We need more combined defence spending. Having as many as five times the number of defence systems as the United States is just bad economics. Developing those systems together will give us better value for money and strengthen NATO’s European pillar.
 
We also need to better integrate our financial markets. By making progress on the European Banking and Capital Markets Union, we can reduce financial risks and ensure that our finance industry serves the economy more effectively.
 
Above all, we need to strengthen the European idea and emphasize the common values that form our European identity. Democracy, freedom of expression, the rule of law, and social security as an expression of solidarity. 
 
Solidarity is a defining feature of our European way of life. With solidarity, we can better embrace global openness and technological progress. With solidarity, the transformation of our economy need not lead to a tribalization of society.
 
We need to strengthen Europe and we need to strengthen solidarity. Because, from my perspective, a strong and united Europe based on solidarity is the best guarantee of our sovereignty.

— Given request 1 —
In the passage on European solidarity, how many times as many defense systems as the United States are there said to be?

— Extracted records —
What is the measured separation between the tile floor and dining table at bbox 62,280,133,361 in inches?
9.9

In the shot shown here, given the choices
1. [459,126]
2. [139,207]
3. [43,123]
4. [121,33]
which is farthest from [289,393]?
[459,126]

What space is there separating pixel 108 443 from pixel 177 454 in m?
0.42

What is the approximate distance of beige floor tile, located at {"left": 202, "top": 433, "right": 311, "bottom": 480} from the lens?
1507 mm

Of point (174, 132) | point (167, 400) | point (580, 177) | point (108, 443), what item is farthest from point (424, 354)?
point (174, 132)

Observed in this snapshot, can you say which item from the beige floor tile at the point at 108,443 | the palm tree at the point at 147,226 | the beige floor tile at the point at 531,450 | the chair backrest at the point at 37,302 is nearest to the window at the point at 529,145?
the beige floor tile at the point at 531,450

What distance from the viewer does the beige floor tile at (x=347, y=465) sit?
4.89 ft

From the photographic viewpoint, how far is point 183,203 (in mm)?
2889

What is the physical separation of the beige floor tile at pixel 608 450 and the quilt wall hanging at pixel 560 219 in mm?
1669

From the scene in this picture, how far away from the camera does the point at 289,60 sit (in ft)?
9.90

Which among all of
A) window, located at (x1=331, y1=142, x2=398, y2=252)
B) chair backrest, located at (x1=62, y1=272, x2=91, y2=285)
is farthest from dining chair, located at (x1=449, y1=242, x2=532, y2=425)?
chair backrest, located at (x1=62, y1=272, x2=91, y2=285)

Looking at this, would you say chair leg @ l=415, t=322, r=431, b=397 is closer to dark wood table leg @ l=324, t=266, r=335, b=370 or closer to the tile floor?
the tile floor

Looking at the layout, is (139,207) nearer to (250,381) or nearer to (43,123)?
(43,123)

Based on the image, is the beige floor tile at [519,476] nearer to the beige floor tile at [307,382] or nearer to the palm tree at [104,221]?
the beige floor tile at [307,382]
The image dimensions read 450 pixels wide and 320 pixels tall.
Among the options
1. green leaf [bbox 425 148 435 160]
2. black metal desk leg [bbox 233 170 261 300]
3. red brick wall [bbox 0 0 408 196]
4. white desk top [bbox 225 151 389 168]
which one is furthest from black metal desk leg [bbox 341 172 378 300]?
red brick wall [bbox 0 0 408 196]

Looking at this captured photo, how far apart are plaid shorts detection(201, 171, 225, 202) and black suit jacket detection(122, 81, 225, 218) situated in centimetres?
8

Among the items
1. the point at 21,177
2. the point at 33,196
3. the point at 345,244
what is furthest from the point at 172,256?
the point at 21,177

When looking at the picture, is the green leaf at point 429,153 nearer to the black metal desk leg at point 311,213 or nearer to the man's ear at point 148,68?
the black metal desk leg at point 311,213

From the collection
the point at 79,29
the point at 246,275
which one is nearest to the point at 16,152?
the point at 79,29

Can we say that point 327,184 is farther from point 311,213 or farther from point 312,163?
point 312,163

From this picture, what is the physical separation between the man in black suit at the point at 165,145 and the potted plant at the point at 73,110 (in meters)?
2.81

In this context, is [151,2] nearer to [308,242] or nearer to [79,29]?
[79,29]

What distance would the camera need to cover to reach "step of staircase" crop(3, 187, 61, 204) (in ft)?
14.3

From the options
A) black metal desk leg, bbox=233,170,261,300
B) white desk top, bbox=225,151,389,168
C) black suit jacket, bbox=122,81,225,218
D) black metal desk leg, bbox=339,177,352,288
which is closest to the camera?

— Given request 2 —
Report how many lines in the records contain the string "leaf". Case counts, and the reply should be the number alone.

— Solution 1 —
As many as five times as many.

— Solution 2 —
2